Ps: I saw the hints, I checked them. However, I do not get the question, and there was no explanation, so I did not help.

  • »
    »
    6 years ago, # ^ |
      Vote: I like it -11 Vote: I do not like it

    What specifically did you not understand? The definition requires some knowledge of mathematical formulations, maybe that's the problem.

    • »
      »
      »
      6 years ago, # ^ |
      Rev. 2   Vote: I like it +16 Vote: I do not like it

      The statement is clear, but he has a point, maybe we should have added explanation so that the problem would be accessible to anyone regardless their math background.

      e.g:

      note that 5%4 = 9%4

      • »
        »
        »
        »
        6 years ago, # ^ |
          Vote: I like it 0 Vote: I do not like it

        Thanks for the answer. You know, my confusion was not exactly related with my math background. I am not sure maybe it was due to english or me being kind of tired and sleepy, anyway I was confused with just this part. "the highest power for which such a pair exists" I was not really that sure how to understand that part. For example In the case W{5,9} I was thinking about 16,4 or even 8 instead of just 4. But looking at it now it was really simple. It is just logical and both numbers and take the most significant bit. I do not know it was just me I guess.

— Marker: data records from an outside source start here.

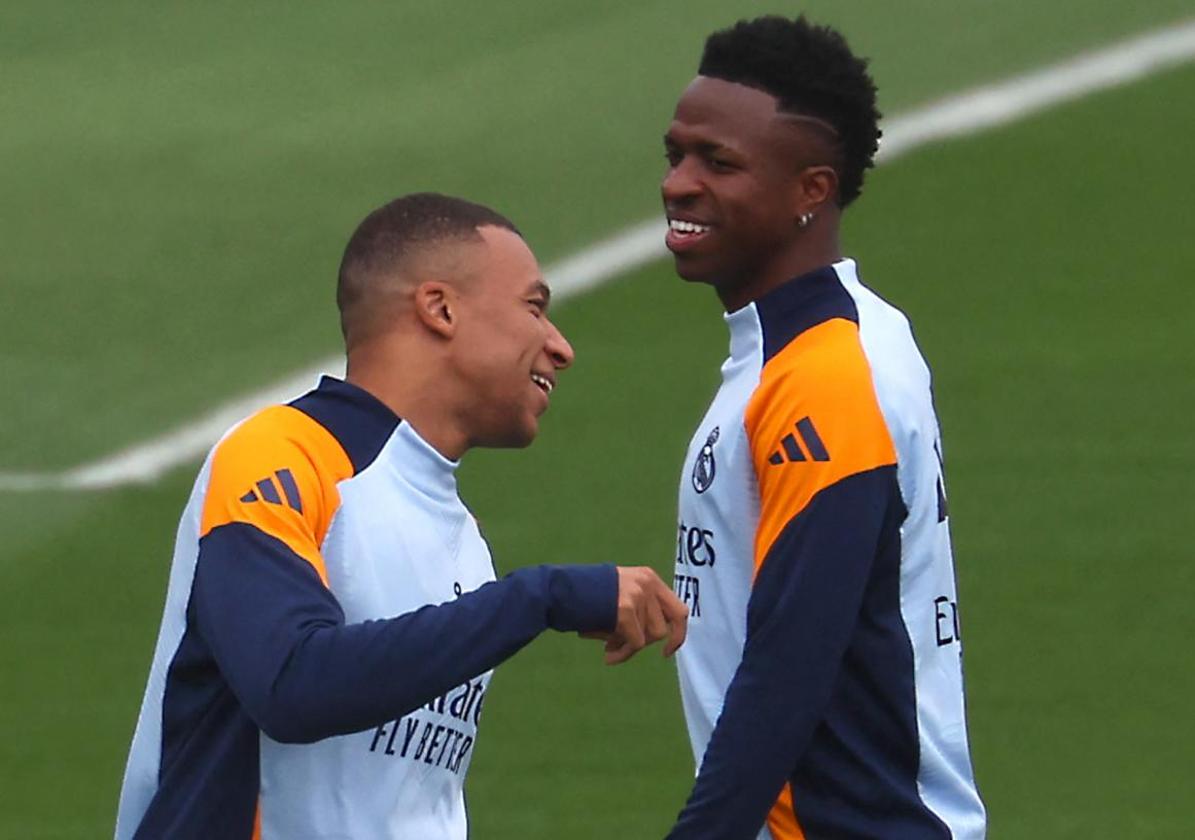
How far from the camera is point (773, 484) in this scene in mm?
3598

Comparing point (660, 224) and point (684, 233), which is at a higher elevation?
point (660, 224)

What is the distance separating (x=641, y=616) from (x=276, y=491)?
508 millimetres

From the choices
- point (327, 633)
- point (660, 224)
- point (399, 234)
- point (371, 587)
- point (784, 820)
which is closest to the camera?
point (327, 633)

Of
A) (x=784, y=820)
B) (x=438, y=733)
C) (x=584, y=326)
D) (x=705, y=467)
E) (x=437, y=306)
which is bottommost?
(x=784, y=820)

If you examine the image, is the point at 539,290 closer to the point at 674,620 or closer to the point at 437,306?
the point at 437,306

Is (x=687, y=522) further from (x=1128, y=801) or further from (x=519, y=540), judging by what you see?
(x=519, y=540)

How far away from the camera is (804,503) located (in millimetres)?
3559

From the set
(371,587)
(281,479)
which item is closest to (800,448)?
(371,587)

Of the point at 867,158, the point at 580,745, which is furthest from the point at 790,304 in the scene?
the point at 580,745

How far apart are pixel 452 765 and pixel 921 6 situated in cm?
798

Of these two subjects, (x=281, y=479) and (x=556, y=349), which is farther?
(x=556, y=349)

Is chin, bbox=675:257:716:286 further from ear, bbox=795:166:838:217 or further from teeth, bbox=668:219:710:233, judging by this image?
ear, bbox=795:166:838:217

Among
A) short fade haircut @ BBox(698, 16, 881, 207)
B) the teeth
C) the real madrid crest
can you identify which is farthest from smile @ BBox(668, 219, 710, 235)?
the real madrid crest

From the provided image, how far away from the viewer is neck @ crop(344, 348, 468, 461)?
3428 millimetres
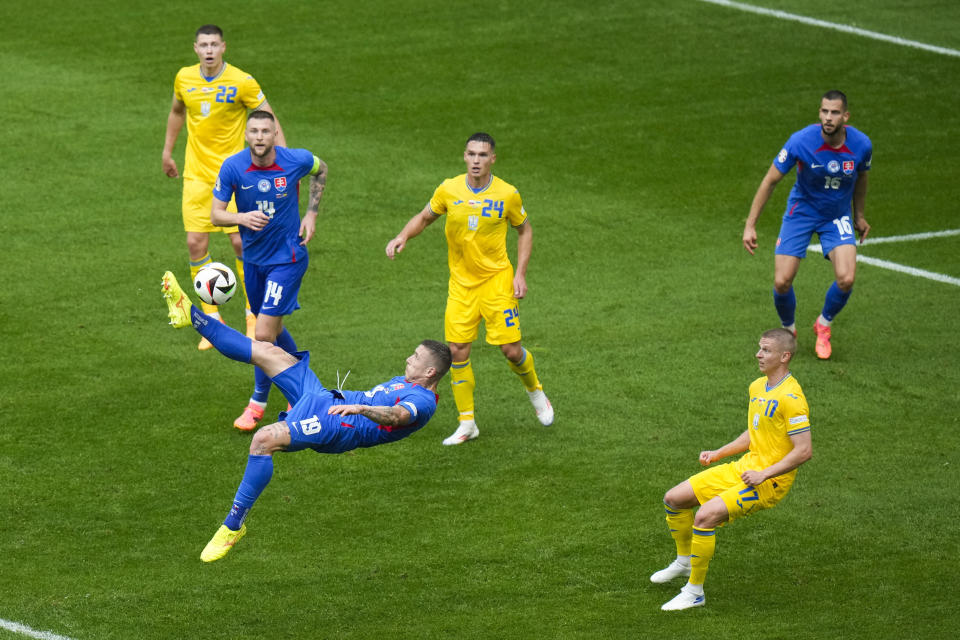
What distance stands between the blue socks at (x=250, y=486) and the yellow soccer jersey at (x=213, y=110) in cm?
509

        Anyway thanks for your answer, it really helped.

»
6 years ago, # |
Rev. 13   Vote: I like it 0 Vote: I do not like it

why is my code for ADAMATR giving wa ? link to code — https://www.codechef.com/viewsolution/22575614

my approach —

notations — cc[i] is 1 if number of i swaps needed is odd else cc[i] is 0 dp[i][j] is 1 if total swaps required are odd else 0

so there are three cases possible for any pair i,j 1. if a[i][j]==b[i][j] and a[j][i]==b[j][i] so even swaps needed dp[i][j]=0 2. else if a[i][j]==b[j][i] and a[j][i]==b[i][j] so odd swaps needed dp[i][j]=1 3. else solution is not possible

now i calculate the value of cc[i] for all i by fixing cc[0]=0 and then i check whether these values are satisfying dp[i][j] similarly i fix cc[0]=1 and solve;

if dp is satisfied for all i,j in any of the two cases then there exists a solution.